Please do be fucking quiet, James,’ hissed Chuck through clenched teeth, spitting out each individual syllable. My fifteen fellow research department MDs seated at the boardroom’s impressive oblong table all looked at poor James. Most had a slight smile that betrayed the joy they were feeling at their colleague’s obvious discomfort. Whilst the boss was berating someone else, they could momentarily rest easy . . . and Chuck’s diatribe wasn’t finished.
‘Stop being so damn negative and start offering me solutions, not problems, OK? This little sub-prime issue is going to blow over and most of the people around this table will still be getting a decent bonus this year and hopefully next year too. However, some of you, especially those who are telling all and sundry that Geldlust bank is in big fucking trouble, might not even be here to receive said bonus – so let’s start being a little bit more positive, OK?’

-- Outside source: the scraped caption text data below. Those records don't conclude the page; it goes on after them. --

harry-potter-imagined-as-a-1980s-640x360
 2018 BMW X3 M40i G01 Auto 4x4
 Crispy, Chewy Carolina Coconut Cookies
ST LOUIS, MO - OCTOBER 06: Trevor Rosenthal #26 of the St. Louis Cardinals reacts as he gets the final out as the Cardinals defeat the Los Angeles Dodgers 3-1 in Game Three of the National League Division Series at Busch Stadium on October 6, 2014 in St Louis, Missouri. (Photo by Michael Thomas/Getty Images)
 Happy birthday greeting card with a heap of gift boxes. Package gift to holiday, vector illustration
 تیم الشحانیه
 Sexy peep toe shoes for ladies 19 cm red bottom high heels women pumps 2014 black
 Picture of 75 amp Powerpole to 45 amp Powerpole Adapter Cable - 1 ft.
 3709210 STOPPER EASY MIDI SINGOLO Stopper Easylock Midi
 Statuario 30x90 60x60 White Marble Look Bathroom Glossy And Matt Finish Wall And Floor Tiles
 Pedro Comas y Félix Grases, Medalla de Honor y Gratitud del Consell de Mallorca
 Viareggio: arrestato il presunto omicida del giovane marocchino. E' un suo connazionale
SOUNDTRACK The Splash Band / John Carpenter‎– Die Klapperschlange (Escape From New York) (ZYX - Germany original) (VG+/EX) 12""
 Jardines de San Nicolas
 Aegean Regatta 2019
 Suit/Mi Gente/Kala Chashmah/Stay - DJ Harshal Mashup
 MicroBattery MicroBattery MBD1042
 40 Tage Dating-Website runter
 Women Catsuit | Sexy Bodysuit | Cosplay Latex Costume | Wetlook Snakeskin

There it was again. I was feeling like a leprous crack baby on cold turkey, but even through my debilitating, soul-destroying hangover I knew there was simply no way in hell it was just my imagination. My boss, Chuck, had blatantly singled me out with his steely stare when he produced that last little threat. The fat fuck was on my case. The malicious, power-hungry cocksucker was going to do me – it was just a question of when, not if.
This was definitely not a delusion, unquestionably not just a product of my fetid, addled brain. The simple fact was that I’d been slapdash. On a couple of occasions I’d sent my column to thelondonpaper from my work email address rather than my hotmail account by mistake. Everyone knows that work emails are randomly checked by Compliance and I remember thinking at the time that I was probably done for.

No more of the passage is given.